Non-Hodgkin Lymphoma
Despite a growing understanding of the pathology and genetics of lymphomas, global reports of variations in incidence remain limited in number and scope 37. The marked differences in incidence rates by country and region may be related in part to contrasting levels of access to care and the availability of diagnostic services.
In Quito, Non-Hodgkin's lymphomas are the third most common cancer in men and the sixth in women, for the last study period. Its incidence and mortality show a continuous increase, starting in the 1990s, with higher figures in men than in women. In-depth analysis are necessary to justify control actions for this type of cancer.
Conclusion
This article describes the epidemiological profile of cancer in the city of Quito. Indispensable information, as a baseline, to formulate and provide feedback on strategies to control this disease. It is of the utmost importance to prioritize actions on types of cancer with a high incidence and likely to have an impact, such as cervical, stomach and breast cancer, to advance in colorectal cancer screening and to outline the diagnosis policy for thyroid and prostate cancers.
Promotion and primary prevention are a particularly effective way to control cancer, as they have several advantages: effectiveness could have benefits for people other than those directly targeted 38. Although it has been established that, based on current knowledge of risk factors, between one-third and one-half of cancers can be prevented; contrasts the little investment that has been given to this area, compared to others. Even in high-income countries, the budget allocated to cancer prevention barely reaches 10% 39.

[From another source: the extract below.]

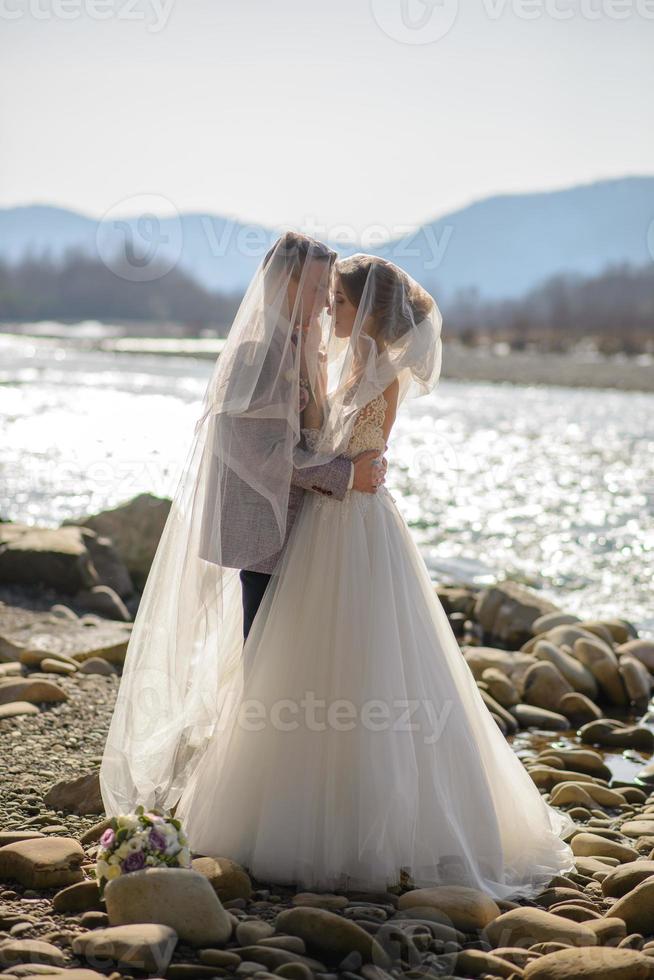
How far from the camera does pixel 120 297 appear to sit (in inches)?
3723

A strength of this study lies in the consistency of the Quito PBCR as an information system that has been maintained over time and has received recognition from the IACR, qualifying it as a high-quality registry. A limitation could be that the data correspond to a region of the country, so the challenge to be met in the future will be to establish national estimates, based on the information of the 6 PBCR existing in the country.